The more soul cakes the beggars received, the more prayers they would promise to say on behalf of the dead relatives of the donors.’
At that time, the Church taught that the dead remained in limbo, purgatory, after death, for a long time and that prayer, even by strangers, could elevate and thus guarantee a soul’s passage, to Heaven.
Those trapped within Hill House’s spiritually demented, ghostly dimension, surely needed prayers.
In many parts of Britain and Ireland Halloween, was, ‘Mischief Night’, when
people were free to go into the village to play pranks and to get into mischief, without fear of being punished.
Many customs were taken to the United States by Irish and Scottish immigrants in the nineteenth century, to develop into ‘trick or treat’.
A delicious feeling of being safely afraid, can evolve into frightening cultural experiences.
“At one time Halloween was a time of such fear and dread that people would board up windows and doors and stand guard over their properties with loaded shotguns in anticipation of the wandering packs of youth that would terrorize their communities unleashing devastation and destruction in their wake.
From city to city, all across our great land, gangs of young men would go on the rampage, throwing rocks through windows, burning down fields, barns and homes, chasing off livestock and performing every imaginable prank against unsuspecting victims.
These individuals would justify their behavior out of hunger, anger, revenge, or just plain “fun”. At times the tricksters would wear masks, costumes and disguises to prevent other people from identifying them.
Sadly, this only made matters worse as people would blame their avowed enemies and reciprocate Catholics against Protestants, Protestants against Catholics, rich against poor, poor against rich, white against black, black against white People were traumatized, people were injured and many were killed”
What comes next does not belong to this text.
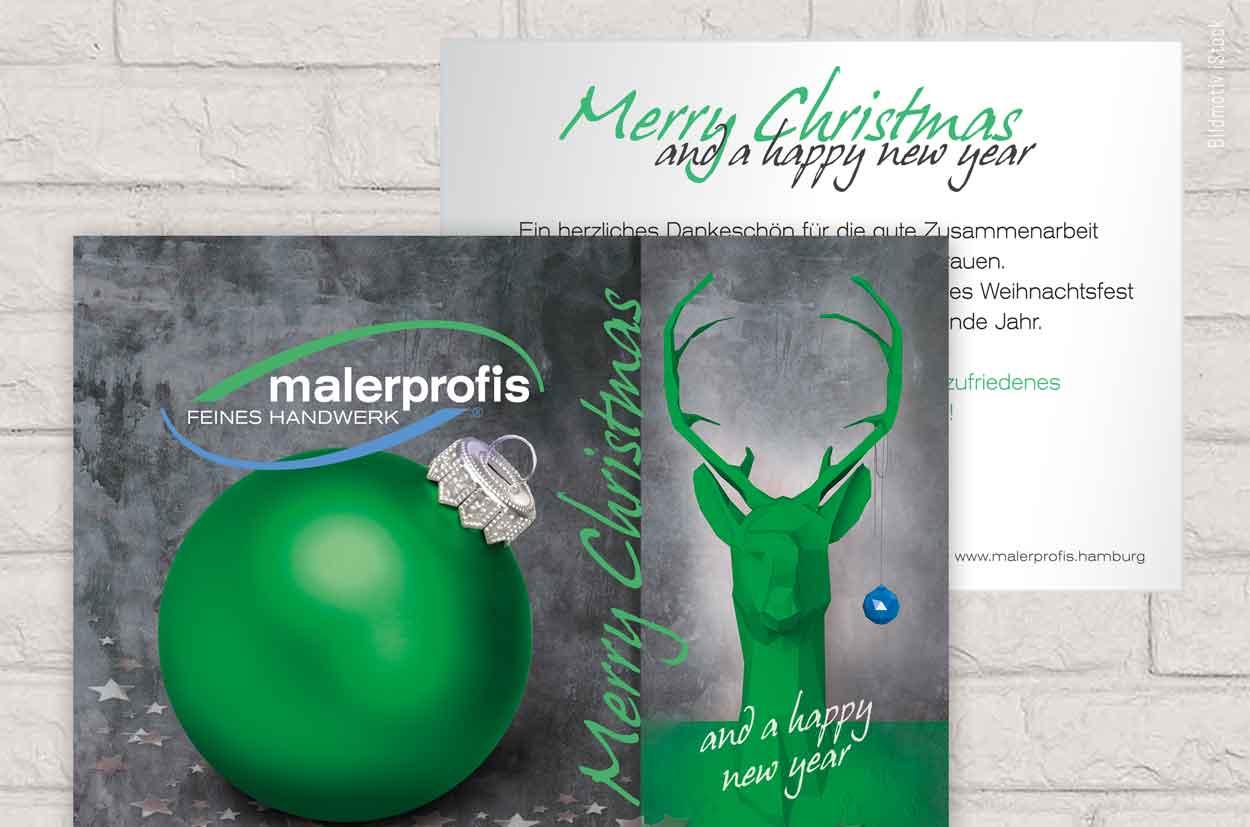SliderProjekte-malerprofis-Weihnachtskarte-2019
(quotation from an article, by Mark Parsec)
Then, in later Church observances, Halloween, an amalgam of Celtic and Catholic, came from “All Hallows(Holy Saints) Eve”, an official Church holy day.
Fires were set and tended to by Church fathers and priests all night long to attract dark entities which were then prayed for to move them out of the darkness and into the light which was much appreciated and seen as service to heaven.
The very next(logical) day was “All Saints ‘Day” a celebration of those already elevated souls in the Church.
All Hallows Eve and All Saint’s Day were tied together in the Church’s mind as a linear evolution; first the ‘cleansing’ then, the ‘celebration’ of God’s eternal souls on Earth..
Vandalism and wanton disregard of others is common on Halloween night, as
police report a great increase in such activities on Halloween.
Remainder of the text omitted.